Éphéméride 1e mars 1875 décès de Tristan Corbière

Édouard-Joachim Corbière, dit Tristan Corbière, né le 18 juillet 1845 au manoir de Coat-Congar à Morlaix (Finistère) et mort le 1er mars 1875 à Morlaix, est un poète français.
Il est né de l’union d’Édouard Corbière et d’Angélique Aspasie Puyo que 33 ans séparent
: à sa naissance, son père est âgé de 52 ans, et sa mère de 19. son père, Édouard Corbière est un ancien écumeur des mers, inventeur du roman maritime
Après une enfance passée sans histoire dans le manoir du Launay, Tristan est envoyé à l’âge de 14 ans en pension au lycée impérial de Saint-Brieuc. Apparaissent ainsi les symptômes de l’affection qui devait l’emporter. Tristan se plaint d’engelures aux mains, souffre de rhumatisme articulaire. D’après le diagnostic du Dr Pierre Osenat, il s’agit du rhumatisme tuberculeux de Poncet. Son état de santé s’aggravant, il doit quitter Saint-Brieuc l’année suivante pour rejoindre son oncle médecin établi à Nantes.
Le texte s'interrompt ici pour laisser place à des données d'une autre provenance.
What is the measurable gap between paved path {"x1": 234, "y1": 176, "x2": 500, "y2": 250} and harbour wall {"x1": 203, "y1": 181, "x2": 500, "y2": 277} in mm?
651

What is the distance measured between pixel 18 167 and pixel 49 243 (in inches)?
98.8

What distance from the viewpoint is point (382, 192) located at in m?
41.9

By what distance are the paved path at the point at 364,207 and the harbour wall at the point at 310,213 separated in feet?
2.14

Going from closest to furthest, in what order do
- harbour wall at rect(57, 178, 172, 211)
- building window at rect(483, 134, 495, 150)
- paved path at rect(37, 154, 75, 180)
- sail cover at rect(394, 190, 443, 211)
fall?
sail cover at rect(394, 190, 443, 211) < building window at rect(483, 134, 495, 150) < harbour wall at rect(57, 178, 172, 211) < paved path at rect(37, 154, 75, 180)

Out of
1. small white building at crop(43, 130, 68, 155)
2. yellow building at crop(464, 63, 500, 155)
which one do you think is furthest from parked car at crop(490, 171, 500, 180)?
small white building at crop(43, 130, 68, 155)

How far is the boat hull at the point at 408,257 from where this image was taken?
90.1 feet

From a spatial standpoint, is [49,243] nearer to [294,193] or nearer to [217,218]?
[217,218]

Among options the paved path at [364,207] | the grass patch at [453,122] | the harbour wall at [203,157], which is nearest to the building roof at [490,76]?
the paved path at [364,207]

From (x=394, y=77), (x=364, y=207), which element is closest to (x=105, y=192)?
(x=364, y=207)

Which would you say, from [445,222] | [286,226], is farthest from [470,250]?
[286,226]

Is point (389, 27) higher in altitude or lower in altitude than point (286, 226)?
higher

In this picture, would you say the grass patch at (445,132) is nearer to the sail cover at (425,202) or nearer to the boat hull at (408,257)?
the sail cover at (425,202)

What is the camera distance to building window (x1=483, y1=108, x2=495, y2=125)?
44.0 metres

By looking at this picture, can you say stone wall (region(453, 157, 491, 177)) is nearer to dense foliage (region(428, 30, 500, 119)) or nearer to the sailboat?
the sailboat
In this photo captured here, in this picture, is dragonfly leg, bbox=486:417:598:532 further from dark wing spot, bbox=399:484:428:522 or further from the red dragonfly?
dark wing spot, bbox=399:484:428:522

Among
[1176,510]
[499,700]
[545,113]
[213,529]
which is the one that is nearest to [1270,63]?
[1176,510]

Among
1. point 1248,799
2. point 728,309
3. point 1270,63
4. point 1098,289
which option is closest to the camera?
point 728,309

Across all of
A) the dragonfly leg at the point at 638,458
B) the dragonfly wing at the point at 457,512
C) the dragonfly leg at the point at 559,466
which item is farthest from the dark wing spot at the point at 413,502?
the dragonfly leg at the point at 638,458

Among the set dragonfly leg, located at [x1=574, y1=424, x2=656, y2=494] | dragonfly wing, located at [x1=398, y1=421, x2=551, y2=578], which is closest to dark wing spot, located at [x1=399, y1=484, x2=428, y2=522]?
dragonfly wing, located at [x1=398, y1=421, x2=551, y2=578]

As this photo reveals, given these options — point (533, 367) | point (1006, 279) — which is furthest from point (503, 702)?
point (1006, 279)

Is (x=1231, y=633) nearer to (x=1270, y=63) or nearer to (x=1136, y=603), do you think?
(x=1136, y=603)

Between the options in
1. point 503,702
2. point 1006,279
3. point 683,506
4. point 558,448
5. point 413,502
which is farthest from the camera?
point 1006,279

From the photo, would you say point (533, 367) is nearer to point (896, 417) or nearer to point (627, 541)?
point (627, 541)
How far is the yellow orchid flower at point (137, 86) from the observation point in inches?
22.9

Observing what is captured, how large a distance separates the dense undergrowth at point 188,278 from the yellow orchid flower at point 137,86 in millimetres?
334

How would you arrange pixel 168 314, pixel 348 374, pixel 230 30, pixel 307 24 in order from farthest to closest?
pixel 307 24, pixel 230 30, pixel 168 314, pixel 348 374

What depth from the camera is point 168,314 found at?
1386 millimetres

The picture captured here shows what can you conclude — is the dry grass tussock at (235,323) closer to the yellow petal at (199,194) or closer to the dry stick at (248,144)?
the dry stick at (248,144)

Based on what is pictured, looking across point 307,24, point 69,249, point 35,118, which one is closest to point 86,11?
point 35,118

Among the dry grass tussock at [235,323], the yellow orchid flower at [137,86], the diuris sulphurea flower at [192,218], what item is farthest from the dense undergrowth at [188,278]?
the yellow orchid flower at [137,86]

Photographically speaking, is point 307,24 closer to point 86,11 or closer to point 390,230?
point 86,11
Il entre au lycée de Nantes en qualité d’externe. Deux ans plus tard, son état de santé l’oblige à cesser ses études. Commence alors une vie de marginal
; il voyage dans le sud de la France, où il lit les œuvres de Hugo, de Baudelaire, de Musset.
Il s’installe ensuite à Roscoff, en Bretagne, dans une maison que possèdent ses parents. Les habitants du village le surnomment l’« Ankou », c’est-à-dire le spectre de la mort, en raison de sa maigreur et de son allure disloquée. Il aime prendre la mer sur son bateau, « Le Négrier » (titre du plus célèbre roman de son père) et se livre à quelques excentricités. Il s’amuse un jour à se déguiser en forçat, en femme ou en mendiant, l’autre à se raser les sourcils ou bien encore, alors qu’il est en visite à Rome, à traîner un porc en laisse déguisé en évêque lors du carnaval auquel assiste le pape. C’est ainsi que s’écoulent ses jours, jusqu’à sa rencontre avec une petite actrice parisienne que Corbière se plaît à appeler Marcelle, de son vrai nom Armida Josefina Cuchiani
; elle devient Marcelle, la muse-égérie des Amours jaunes, la « cigale » du poème liminaire et du poème d’envoi, la « Passagère » de « Steam-Boat », voire le faux blason de l’édition originale.
Délaissant son prénom d’état-civil, Édouard-Joachim, pour prendre celui, plus évocateur, de Tristan (pour TRISTE EN CORPS BIÈRE), il fait paraître à compte d’auteur en 1873 son unique recueil de poèmes, « Les Amours jaunes », qui passe inaperçu chez les frères Glady. L’édition financée par le père Corbière se monte à 481 exemplaires sur papier hollande et 9 sur papier jonquille.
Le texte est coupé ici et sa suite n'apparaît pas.